Stacking was an artifact from when software like Ansible, Cisco DNA, ArubaOS-CX/NetEdit, etc. didn't exist from within the industry. Significant downsides exist to stacking software, including:

  • Tight coupling with software, often a total outage or a many-step ISSU upgrade path
  • Software problems take the whole stack down
  • Stacking cables are expensive and proprietary

Stacking is still a pretty good, viable technology for small to medium campus networks. One particular technology I have found interesting is Aruba's Spine and Leaf design, leveraging Aruba's mobility tunnel features to handle anything that needs to keep an IP address.


Multi-Chassis LAG is a pretty contentious issue within the industry.

Note: In Service Provider applications, Layer 2 Loop Prevention is a foundational design pattern for delivering Metro Ethernet services by creating a loop-free single endpoint path. I'm not covering this design pattern, as it's a completely different subject. In this case, I'm illustrating Data Center/Private Cloud network design patterns, and then tangentially Campus from there.

MC-LAG as a design pattern isn't all that bad compared to some - however, some applications of MC-LAG in the data center turn out to be fairly problematic.

Modern Data Center Fabric Switching

Given the rise of Hyper-Converged Infrastructure - we're actually seeing data center hardware get used.
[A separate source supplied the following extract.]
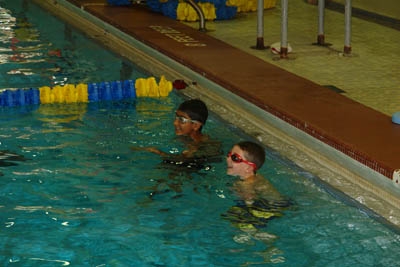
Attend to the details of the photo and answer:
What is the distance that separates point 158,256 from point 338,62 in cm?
440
Prior to this last generation (2012-onwards) just "being 10 Gig" was good enough for most use cases. Commodity server hardware wasn't powerful enough to really tax fabric oversubscribed switches.

...or was it? Anybody remember liking Cisco FEXes? TRILL? 802.3br?

Storage Area Networks (SAN) offloaded all compute storage traffic in many applications, and basically constituted an out-of-band fabric that was capable of 8-32Gbits/s.

The main problem here is Ethernet. Ethernet forwarding protocols aren't really capable of non-blocking redundant forwarding. This is because there is no routing protocol. Fiber Channel will use either IS-IS or SPF in most cases for this purpose, and hosts participate in this routing protocol.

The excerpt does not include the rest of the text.